I thought of Kyle Stark-Taylor, whom we had left with a line of electricity running into his body. What would he do when that last charge ran out? Would he come after us? Would he pull down the Bighorns and bury Vehpese? Temple Mae had told me with one single word what had happened to Leo: Dead. And her feline eyes had filled with tears, and she’d slapped me. So Leo wasn’t a problem. But Kyle.
I shrugged.
“You need a hospital.”
“Some of us.”
“Let’s go, then.”
And our shitty little parade streamed after the blues and reds until we reached the Western Bighorn Hospital, west of Vehpese—the closest medical facility after Kyle had torn down the hospital in town. As we got out of the cars, the sight of my friends hit me like a sucker punch. None of us looked good. I knew that I looked like shit, and a long bloody rash ran down Temple Mae’s forehead, and Sharrika kept looking around and letting off these shrill bursts of laughter. Becca, somehow, had survived with nothing but a palmprint of dirt smeared across one cheek. Jake had a bloody lip—no, scratch that. When I got closer, I saw that a part of his lip had actually been severed and was dangling by a scrap of flesh. And the kid hadn’t complained, hadn’t even made a noise. Emmett looked like he’d been kicked down a few different hills—his leather jacket was scuffed and torn in a dozen places, and the cut on his neck had reopened and soaked his shirt.
But they were the walking wounded. They were the ones who had come out more or less in one piece.
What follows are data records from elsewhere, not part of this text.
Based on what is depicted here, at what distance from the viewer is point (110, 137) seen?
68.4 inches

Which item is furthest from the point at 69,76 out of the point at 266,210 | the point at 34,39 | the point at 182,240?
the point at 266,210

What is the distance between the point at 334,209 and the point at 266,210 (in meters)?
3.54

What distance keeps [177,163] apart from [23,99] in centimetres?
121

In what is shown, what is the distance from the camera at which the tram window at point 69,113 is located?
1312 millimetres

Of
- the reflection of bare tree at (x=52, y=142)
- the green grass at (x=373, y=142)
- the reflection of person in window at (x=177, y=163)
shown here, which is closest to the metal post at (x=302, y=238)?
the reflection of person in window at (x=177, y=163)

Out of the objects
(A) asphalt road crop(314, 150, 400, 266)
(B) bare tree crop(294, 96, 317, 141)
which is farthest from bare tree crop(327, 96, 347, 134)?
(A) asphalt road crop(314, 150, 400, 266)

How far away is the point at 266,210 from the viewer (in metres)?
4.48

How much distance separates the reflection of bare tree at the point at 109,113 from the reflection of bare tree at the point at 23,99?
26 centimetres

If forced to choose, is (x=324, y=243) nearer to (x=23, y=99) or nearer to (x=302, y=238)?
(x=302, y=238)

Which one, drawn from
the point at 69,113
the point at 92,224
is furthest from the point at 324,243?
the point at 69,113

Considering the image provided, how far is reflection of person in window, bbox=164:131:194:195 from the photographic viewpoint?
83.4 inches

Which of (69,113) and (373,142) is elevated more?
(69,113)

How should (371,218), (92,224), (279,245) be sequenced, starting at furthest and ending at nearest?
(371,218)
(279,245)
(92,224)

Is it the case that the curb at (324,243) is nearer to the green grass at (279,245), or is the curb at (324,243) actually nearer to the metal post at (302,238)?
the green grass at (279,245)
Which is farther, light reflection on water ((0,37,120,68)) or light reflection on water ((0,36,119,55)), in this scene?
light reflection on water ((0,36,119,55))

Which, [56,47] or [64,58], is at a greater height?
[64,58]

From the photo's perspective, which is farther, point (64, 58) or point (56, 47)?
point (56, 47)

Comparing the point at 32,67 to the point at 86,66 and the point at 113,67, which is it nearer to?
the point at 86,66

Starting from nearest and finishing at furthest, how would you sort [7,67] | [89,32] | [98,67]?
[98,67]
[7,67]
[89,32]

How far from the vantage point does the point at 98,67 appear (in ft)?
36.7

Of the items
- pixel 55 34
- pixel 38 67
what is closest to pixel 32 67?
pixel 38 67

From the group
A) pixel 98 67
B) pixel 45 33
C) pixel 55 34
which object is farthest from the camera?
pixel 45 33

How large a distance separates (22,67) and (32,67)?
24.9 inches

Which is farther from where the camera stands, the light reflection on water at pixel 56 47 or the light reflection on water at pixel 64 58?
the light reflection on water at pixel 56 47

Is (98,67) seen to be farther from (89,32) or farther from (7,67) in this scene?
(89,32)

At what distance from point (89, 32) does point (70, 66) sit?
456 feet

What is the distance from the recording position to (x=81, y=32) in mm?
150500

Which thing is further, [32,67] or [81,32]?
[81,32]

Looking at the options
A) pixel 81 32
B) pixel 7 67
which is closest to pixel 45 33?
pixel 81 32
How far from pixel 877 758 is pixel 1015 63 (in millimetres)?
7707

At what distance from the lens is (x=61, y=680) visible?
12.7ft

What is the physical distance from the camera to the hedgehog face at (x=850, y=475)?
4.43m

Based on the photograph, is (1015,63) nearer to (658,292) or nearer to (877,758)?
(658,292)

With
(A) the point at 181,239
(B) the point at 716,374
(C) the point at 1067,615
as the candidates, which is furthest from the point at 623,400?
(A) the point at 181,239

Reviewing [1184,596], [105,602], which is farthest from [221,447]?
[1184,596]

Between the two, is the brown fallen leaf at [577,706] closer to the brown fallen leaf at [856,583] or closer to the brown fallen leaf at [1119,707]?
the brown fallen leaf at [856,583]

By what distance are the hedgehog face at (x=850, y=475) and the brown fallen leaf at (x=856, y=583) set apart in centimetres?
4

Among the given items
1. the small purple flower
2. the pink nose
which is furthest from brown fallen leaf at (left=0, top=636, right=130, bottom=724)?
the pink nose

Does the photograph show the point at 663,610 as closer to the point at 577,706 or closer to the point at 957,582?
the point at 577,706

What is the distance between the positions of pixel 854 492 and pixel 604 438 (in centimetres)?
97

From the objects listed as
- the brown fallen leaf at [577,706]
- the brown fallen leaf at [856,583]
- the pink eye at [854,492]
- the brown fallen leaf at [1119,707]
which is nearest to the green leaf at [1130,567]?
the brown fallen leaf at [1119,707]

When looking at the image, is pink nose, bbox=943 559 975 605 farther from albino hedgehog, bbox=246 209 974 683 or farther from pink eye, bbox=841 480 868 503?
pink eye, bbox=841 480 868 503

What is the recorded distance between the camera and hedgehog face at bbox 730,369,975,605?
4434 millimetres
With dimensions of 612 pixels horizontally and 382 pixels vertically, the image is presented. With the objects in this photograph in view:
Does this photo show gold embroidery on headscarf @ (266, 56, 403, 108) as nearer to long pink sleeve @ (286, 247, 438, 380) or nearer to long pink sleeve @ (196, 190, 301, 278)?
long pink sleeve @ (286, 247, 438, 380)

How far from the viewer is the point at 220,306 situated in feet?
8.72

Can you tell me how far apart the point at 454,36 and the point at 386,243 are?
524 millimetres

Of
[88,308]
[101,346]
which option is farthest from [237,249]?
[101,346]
Kaden and Jim and Austin hadn’t. Kaden could barely stand, and Jake and Emmett had to lift him out of the car by the elbows, and the granola boy with a hand-stitched peace sign on his Vineyard Vines polo went into some kind of seizure the minute he touched the ground. His back arched, and his head shot from side to sid
e, and for one terrible moment I thought he was trying to bite Emmett and Jake. Then he lurched forward, bending in the opposite direction, and spewed frothy white vomit all over the curb. Jake’s face was grim, but he kept a strong grip. Emmett danced backward. He was trying to save his retro Jordans. A crew of nurses and techs got Kaden onto a stretcher while the rest of us watched.
Jim, in contrast, was unresponsive, and no amount of calling his name could rouse him. They took him on a stretcher too.
Austin, though.
I knew I’d have nightmares about him, about this night, the rest of my life.
That cut in his coat, the one that had left a bloody oval on the fabric? It was bad. Really bad. A lot worse than Austin had let anyone know. When he tried to stand, still clutching Hannah against him, he wheezed, and pink spume ran around his mouth like coral. I shifted Tyler’s weight and went for Austin, trying to get an arm around him, and Austin slapped my chest with the back of his hand and shook his head and grinned, just this huge motherfucking shit-eating grin, and that pink spume popped around his mouth and surged back with his next breath.
“Uh uh,” he said, and the words sucked and gasped in his chest, but he was still smiling. “I get to do this. Me.”
“Austin, you need—Christ, I don’t know what you need, like ten hours of surgery or something, but you can’t—”
“Vie.” He gave me another soft whap with the back of his hand.
Pressing Tyler’s head against my shoulder, I stumbled out of Austin’s path. He took a step, and his knee folded, and Becca lunged for him. But Austin didn’t fall. And he shook his head at Becca, and she fell back. He took another step. More nurses and techs were pouring out of the building now, some with stretchers, some with first-aid kits, some just staring. Austin headed to the closest one, a dark-haired woman with pinched eyes, still stroking Hannah’s back. He coughed, and his knee went out again like a trap door, but he caught himself, coughed, and some of that pink coral spattered across the back of his hand. I would dream about this. That was the only thought in my head as I clutched at Tyler. I would dream about this forever.